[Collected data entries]
========================================================================

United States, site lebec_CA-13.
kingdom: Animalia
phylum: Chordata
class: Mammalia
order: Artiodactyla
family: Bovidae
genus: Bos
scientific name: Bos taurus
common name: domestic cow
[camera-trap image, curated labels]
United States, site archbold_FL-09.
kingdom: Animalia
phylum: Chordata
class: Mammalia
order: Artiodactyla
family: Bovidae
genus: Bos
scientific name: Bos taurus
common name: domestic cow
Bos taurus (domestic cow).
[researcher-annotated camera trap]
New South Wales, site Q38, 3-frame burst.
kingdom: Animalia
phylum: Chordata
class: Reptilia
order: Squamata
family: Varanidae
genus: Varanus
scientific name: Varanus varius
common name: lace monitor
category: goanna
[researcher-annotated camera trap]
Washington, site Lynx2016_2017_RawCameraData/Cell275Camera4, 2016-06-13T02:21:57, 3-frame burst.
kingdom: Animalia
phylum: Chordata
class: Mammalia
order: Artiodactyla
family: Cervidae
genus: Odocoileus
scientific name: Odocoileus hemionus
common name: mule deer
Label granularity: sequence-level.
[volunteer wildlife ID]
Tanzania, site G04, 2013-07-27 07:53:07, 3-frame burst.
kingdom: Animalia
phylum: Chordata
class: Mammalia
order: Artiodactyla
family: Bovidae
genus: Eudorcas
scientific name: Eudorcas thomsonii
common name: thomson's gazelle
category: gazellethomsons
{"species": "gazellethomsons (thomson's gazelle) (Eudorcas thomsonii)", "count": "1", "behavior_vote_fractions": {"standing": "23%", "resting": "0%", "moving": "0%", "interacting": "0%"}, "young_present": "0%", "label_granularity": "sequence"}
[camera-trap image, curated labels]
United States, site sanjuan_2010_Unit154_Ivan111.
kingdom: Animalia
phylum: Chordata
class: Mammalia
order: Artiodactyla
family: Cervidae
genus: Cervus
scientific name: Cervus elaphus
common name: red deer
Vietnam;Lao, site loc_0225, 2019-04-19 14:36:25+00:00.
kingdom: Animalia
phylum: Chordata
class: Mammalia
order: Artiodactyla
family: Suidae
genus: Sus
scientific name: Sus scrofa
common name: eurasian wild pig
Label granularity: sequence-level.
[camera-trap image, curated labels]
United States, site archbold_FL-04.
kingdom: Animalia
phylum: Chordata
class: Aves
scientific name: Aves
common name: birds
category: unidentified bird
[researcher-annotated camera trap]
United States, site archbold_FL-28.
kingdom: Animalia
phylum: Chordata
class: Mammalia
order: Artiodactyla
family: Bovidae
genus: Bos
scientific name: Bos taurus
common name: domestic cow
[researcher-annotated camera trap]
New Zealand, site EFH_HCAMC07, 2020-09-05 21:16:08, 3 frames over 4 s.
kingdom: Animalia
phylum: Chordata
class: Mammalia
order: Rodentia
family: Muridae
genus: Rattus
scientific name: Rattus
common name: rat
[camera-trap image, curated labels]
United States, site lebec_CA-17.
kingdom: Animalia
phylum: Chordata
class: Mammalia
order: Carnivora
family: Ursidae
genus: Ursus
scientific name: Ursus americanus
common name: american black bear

========================================================================

→ **EXERCISE INSTRUCTIONS**
Would you restate word for word every line from the one holding "common name: rat" to the end of the entries, both ends included?

→ **EXERCISE RESULT**
common name: rat
[camera-trap image, curated labels]
United States, site lebec_CA-17.
kingdom: Animalia
phylum: Chordata
class: Mammalia
order: Carnivora
family: Ursidae
genus: Ursus
scientific name: Ursus americanus
common name: american black bear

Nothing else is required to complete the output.